Nous avions conscience de la nécessité de s’organiser pratiquement, bien qu’indépendamment des organisations. Leur critique est prégnante historiquement à Lyon (et à la Gryffe…), ce qui donne une configuration particulière aux réseaux libertaires ou anarchistes… Quelques camarades qui en sont membres étaient présent-e-s lors de cette réunion. Mais y compris chez eux et elles, la critique des organisations reste importante. En particulier, dans le contexte du moment, des organisations syndicales. Cependant, si en tant qu’hôtes de cette assemblée nous étions de celles et ceux qui partagent cette critique, souvent virulente, nous avons honnêtement constaté que rien n’était venu la remplacer à son terme, au-delà d’un activisme galopant, éparpillé et vertigineux. La librairie la Gryffe avait déjà accueilli par le passé une coordination de luttes, mais permanente celle-ci. Il s’agissait d’une tentative pour résoudre les problèmes inhérents à l’organisation en dehors des organisations. Qui cessent peu à peu d’être des outils pour parvenir quelque part ou obtenir quelque chose, des moyens… Et finissent par ériger leur existence (leur survie…) en nécessité en soi, en finalité. Caractéristique qui les rapproche de n’importe quelle institution et justifie peu à peu une avalanche de compromissions.

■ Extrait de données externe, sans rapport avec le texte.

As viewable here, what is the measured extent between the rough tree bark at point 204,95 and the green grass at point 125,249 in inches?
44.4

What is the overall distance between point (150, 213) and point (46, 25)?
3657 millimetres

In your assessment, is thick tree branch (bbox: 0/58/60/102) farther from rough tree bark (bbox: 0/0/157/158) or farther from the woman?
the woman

Nous avions conscience des limites d’Internet ou de la simple communication sur l’actualité, à une époque où sa facilitation a peut-être éclipsé le reste. Localement là encore, développer et coordonner de solides médias alternatifs a été (et reste…) un long et difficile travail. Aujourd’hui, il s’agit de l’un de nos atouts contre le pouvoir. Mais il absorbe une énergie considérable. Et peut-être que parfois nous oublions que pour communiquer sur quelque chose, encore faut-il que quelque chose se passe. à tombeau ouvert sur les autoroutes de l’information, l’impression d’instantanéité, de succession et de masse qu’Internet procure peut provoquer un sentiment d’impuissance : s’informer, soit. Mais dans quel but ? Que faire de cette information ? Comment faire en sorte que notre attention ne soit pas captée entièrement par la facilité (relative) à s’informer, par l’actualité et sa vitesse, derrière un écran entre nous et la situation, seul-e-s avec notre indignation ou notre enthousiasme et désarmé-e-s face à la réalité ? L’étape concernant une information autonome était réussie au moins partiellement. Que faire de cette information pour qu’elle ne demeure pas, à l’image d’une émeute, un tsunami qui nous submerge : énorme par son volume, qui passe en vous tétanisant ou vous entraînant (c’est selon)… Puis se retire ?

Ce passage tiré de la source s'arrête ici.